Dr Howard Goldenberg in front of the painting Raft, where he drew the title of his recently released book, which recounts his experiences working as a relief doctor in Outback Australia. Photo: Brendan Finn
Dr Howard Goldenberg has spent close to two decades working as a relief doctor in remote Aboriginal Communities in Outback Australia. He spoke to Lexi Landsman about his book Raft, which recounts his experiences.
IN the Australian Outback, temperatures can soar to more than 40 degrees, the Earth is red and the sun unkind. It is in those expansive landscapes that Dr Howard Goldenberg feels the most spiritually and religiously awakened.
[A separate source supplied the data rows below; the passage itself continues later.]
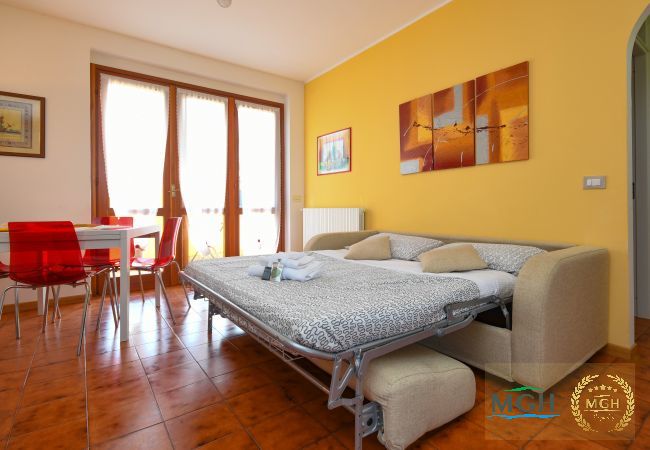 Ferienwohnung in Sirmione - Sirmione Beach Apartment Ferienwohnung in Sirmione - Sirmione Beach Apartment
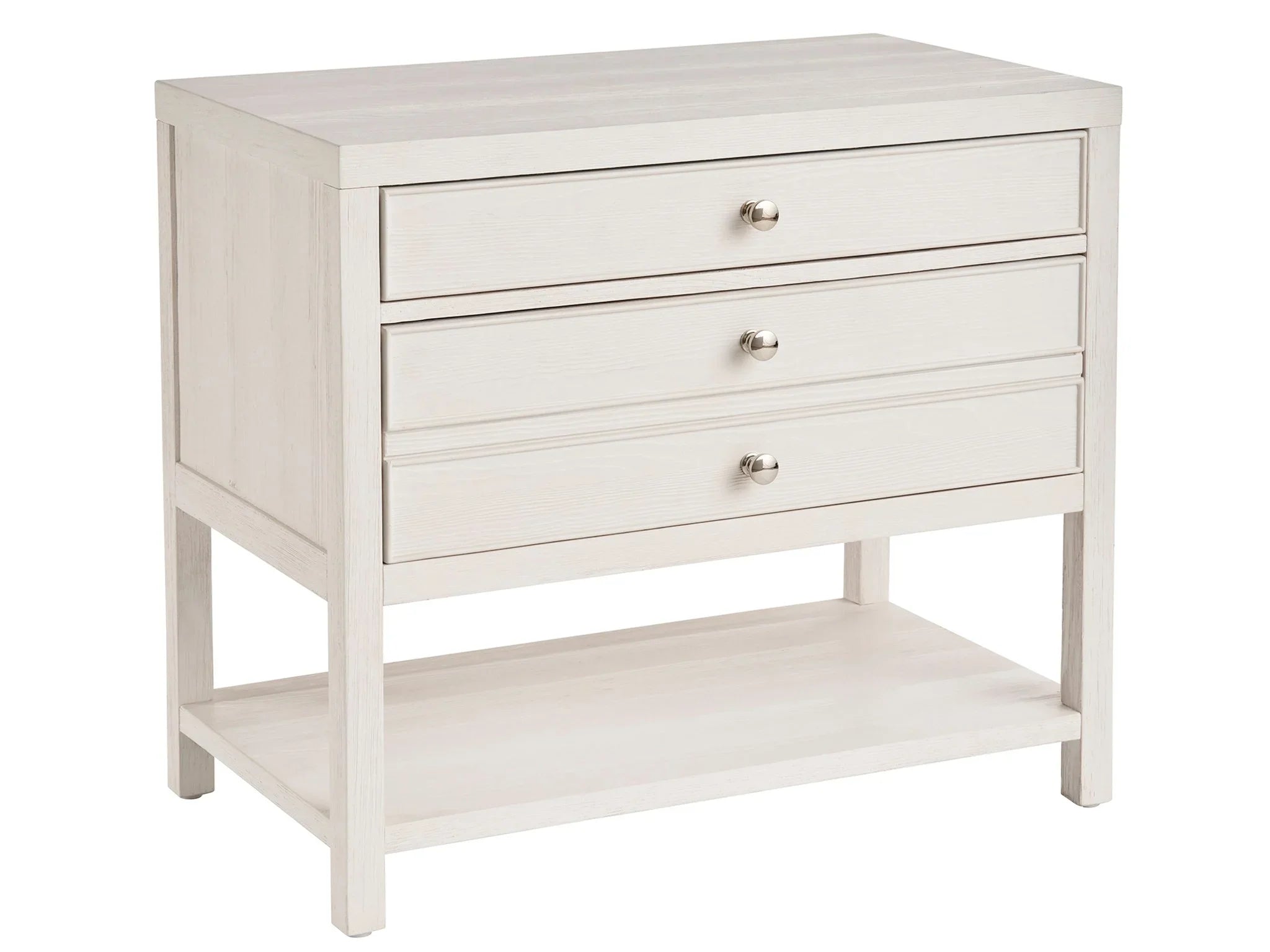 Weekender Coastal Living Saugatuck Nightstand - Thumbnail 4
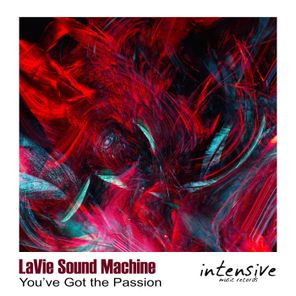 LaVie Sound Machine – You’ve Got the Passion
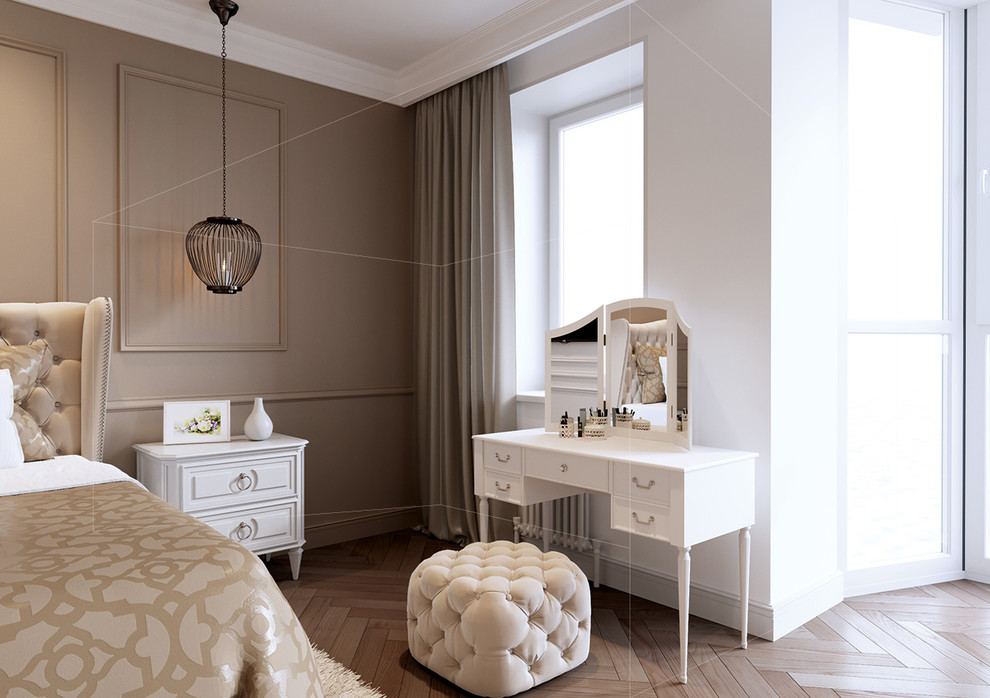 Легкая эклектика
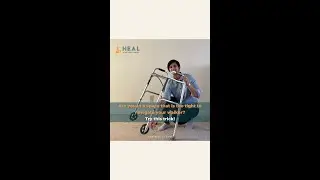 Difficulty navigating the walker in tight spaces??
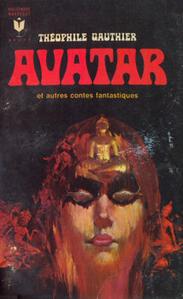 Avatar et autres contes fantastiques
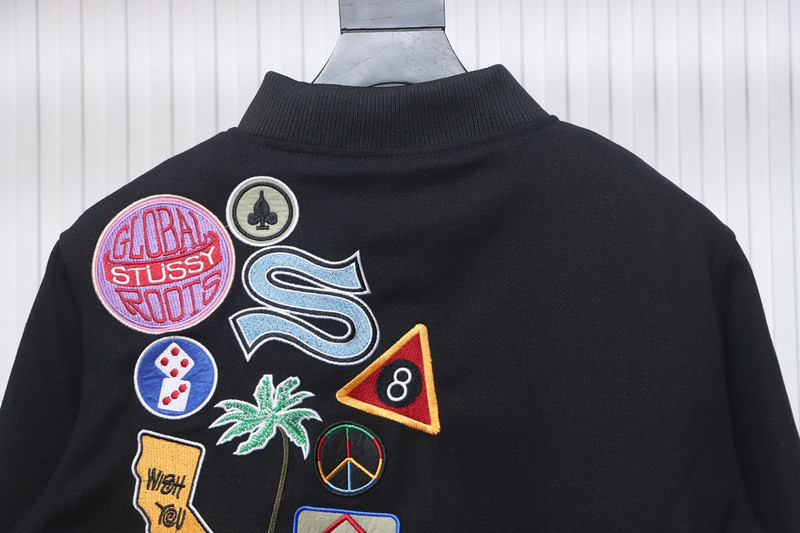 Stussy COAT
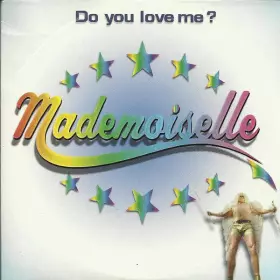 Couverture du produit · Do You Love Me?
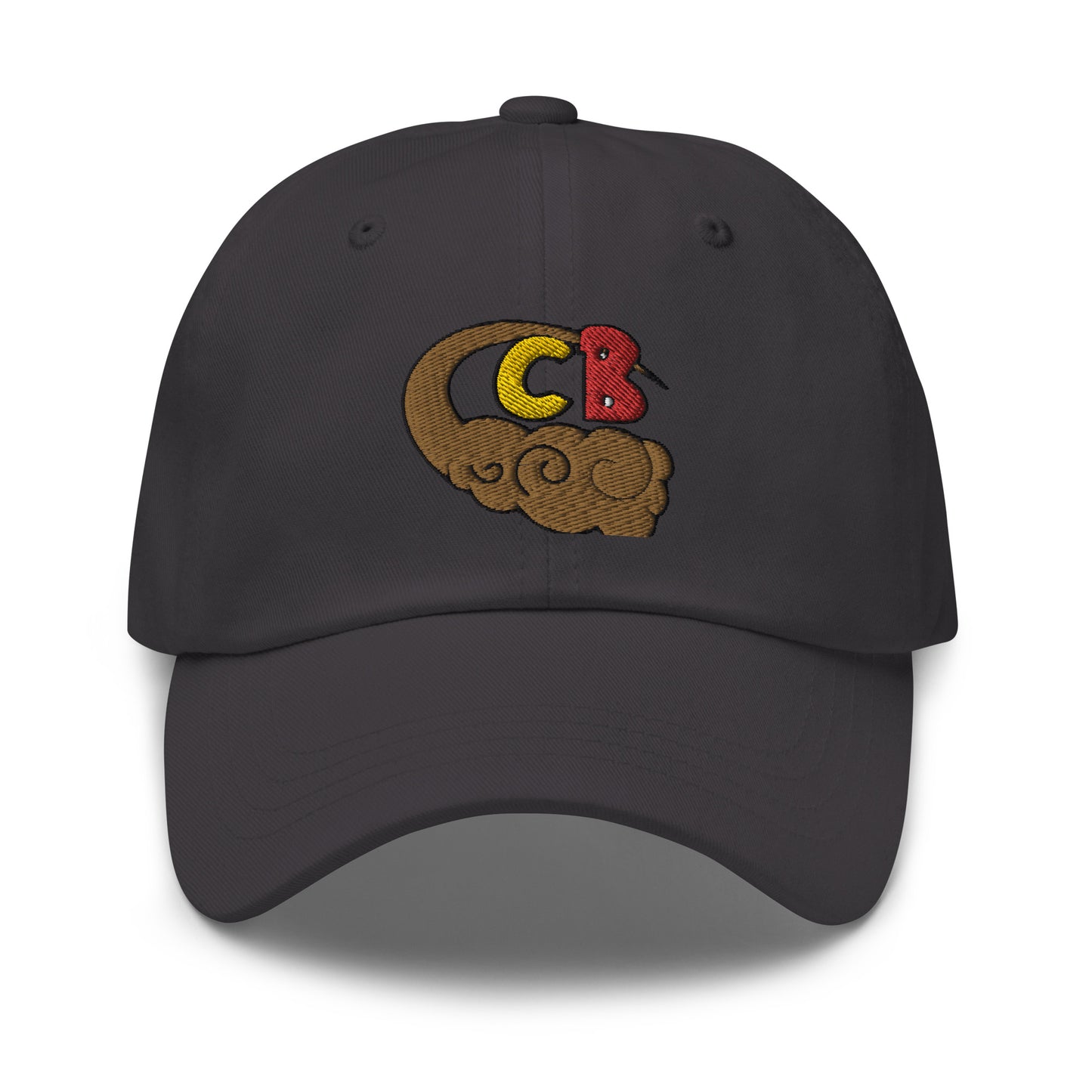 CultureBased DB/DBZ Dad Hat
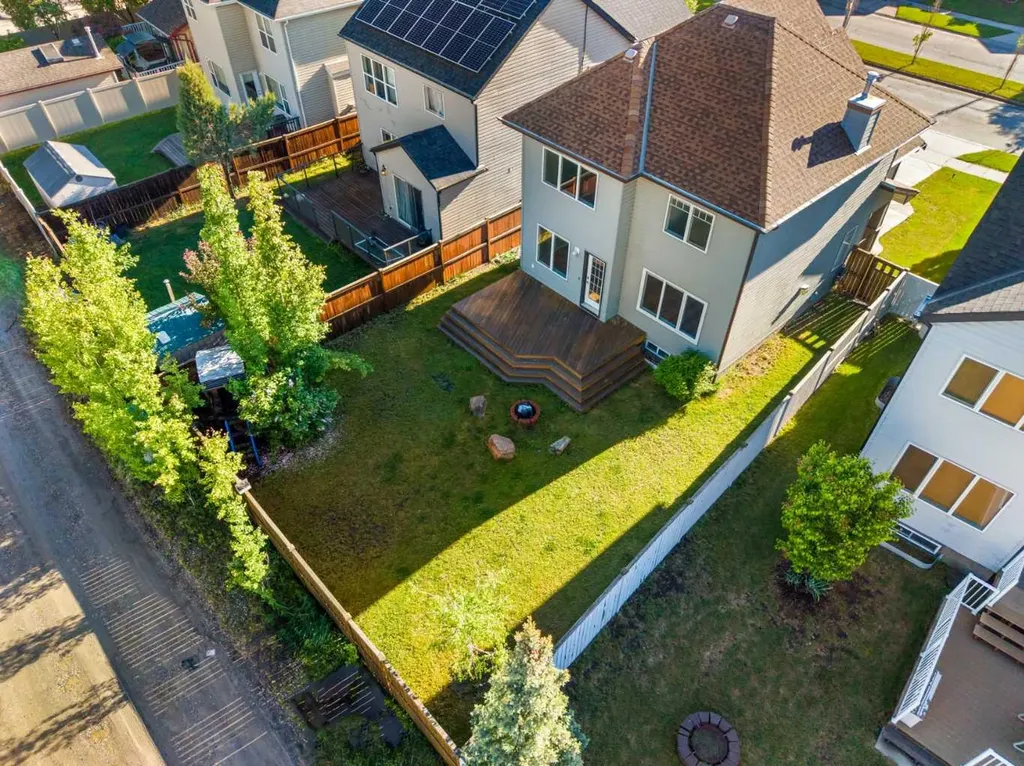 615 Copperfield Boulevard SE Calgary AB T2Z 4C1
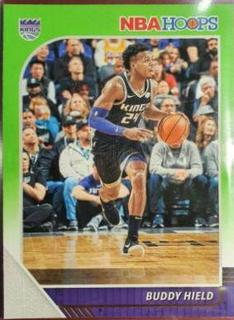 Buddy Hield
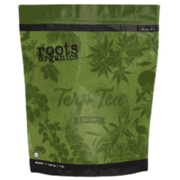 Roots Organics Terp Tea Grow, 9 libras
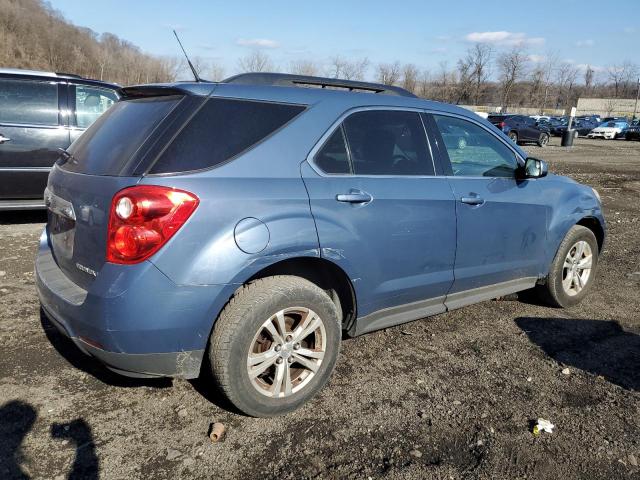 Photo 3 from auction – 2012 CHEVROLET EQUINOX LT with VIN 2GNFLEEK3C6171806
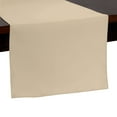 thumbnail image 1 of Ultimate Textile 14 x 90-Inch Polyester Table Runner, 1 of 3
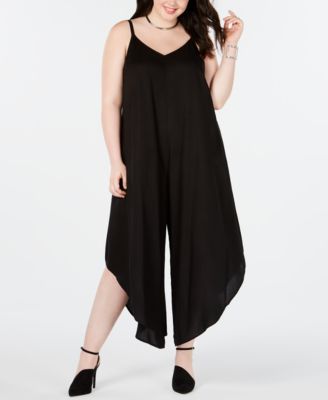 msk plus size jumpsuits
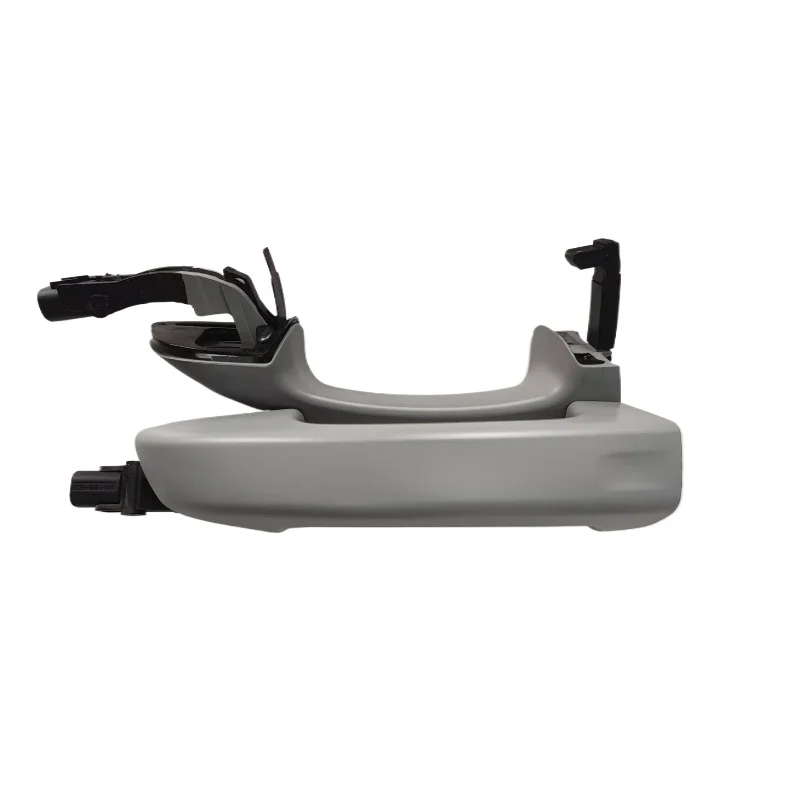 7P6837205G 7P6837206G 7P6837205D 7P6837206D Left / Right Side Exterior Door Handle For Volkswagen Touareg 2011-2017
7P6837205G 7P6837206G 7P6837205D 7P6837206D Left / Right Side Exterior Door Handle For Volkswagen Touareg 2011-2017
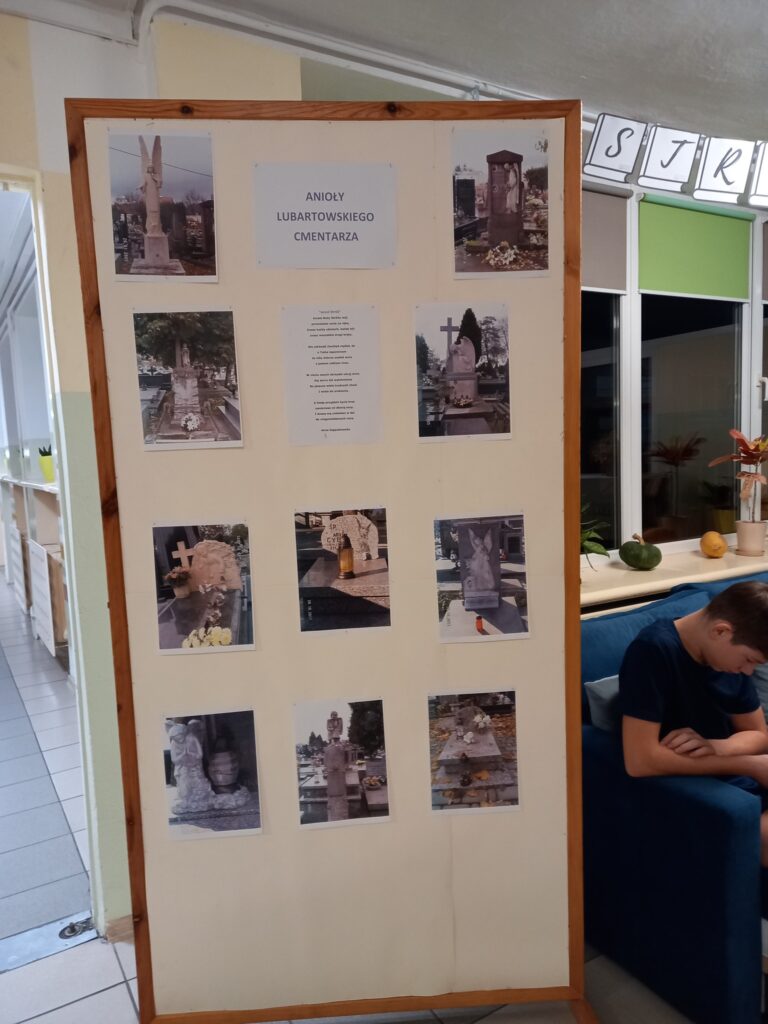 Akcja Szkolapamieta W Bursie 2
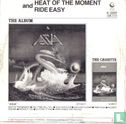 Heat of the moment - Afbeelding 2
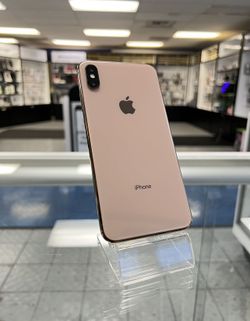 iPhone XS Max 64GB T-Mobile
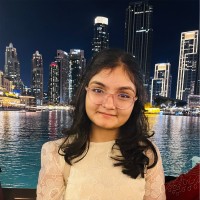 Shrishti Batra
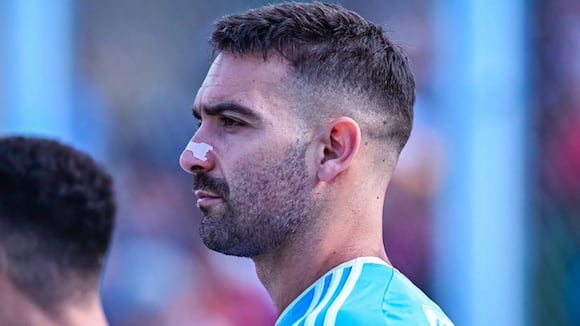 Martín Cauteruccio marcó el 1-0 de Sporting Cristal sobre Los Chankas. (Video: L1 MAX)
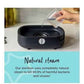 Tommee Tippee Electric Steam Baby Bottle Steriliser 5-Minute Cycle Black.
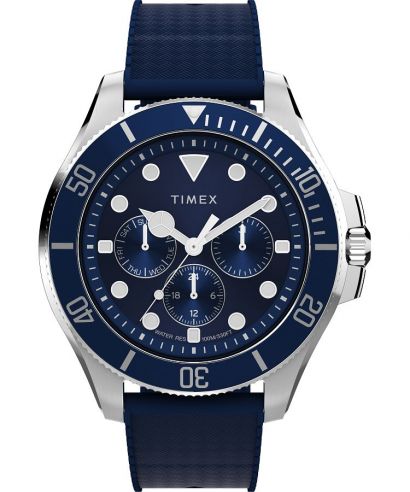 Годинник Чоловічий Timex Trend Harborside Coast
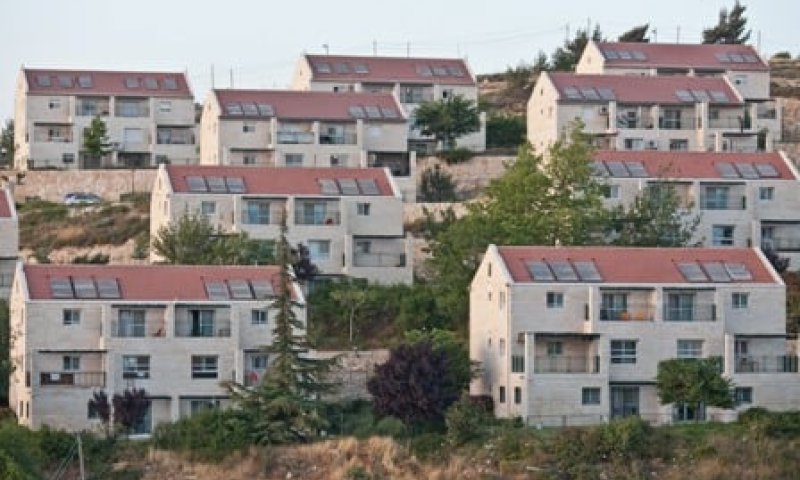 אלפים יצעדו מגבעת האולפנה לכנסת בקריאה לאשר את חוק המאחזים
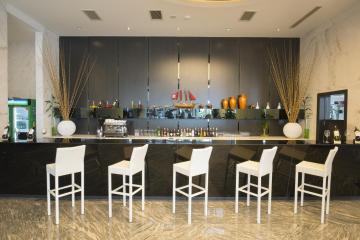 Отель Muong Thanh Luxury Phu Quoc Hotel Вьетнам, Фукуок, фото 30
“Wherever you walk on the surface of the earth, where human beings haven’t trod too heavily, you have a sense of the glory of creation,” the Melbourne-based doctor says passionately when we meet in Sydney. “It’s an every day epiphany in the Outback, so I feel that isolation from a Jewish community gives a freshness and an intensity of living my Jewishness. It’s delightful and profound.”
Dr Goldenberg is no stranger to the paradoxes of the Outback. He talks of being enamoured by its beauty and yet, it is the misfortune of the landscape’s inhabitants that has brought him to such vast locations. For the past 18 years, he has made more than 50 working visits as a relief doctor in remote Aboriginal communities and inside an Outback prison. In some cases, he has been the only doctor within 600 kilometres. It’s those experiences that the doctor and author has chronicled in his book Raft, which will be launched at the Melbourne Writers Festival (MWF) on August 23.
The book follows in detail his many experiences in the earth’s “Red Centre”, or as he calls it in the opening chapter of the book – “the bleeding heart of Oz”. Throughout the interview, he speaks as he writes, as a doctor explaining things in a clear and concise manner, and as a writer adding poetic ruminations and reflections.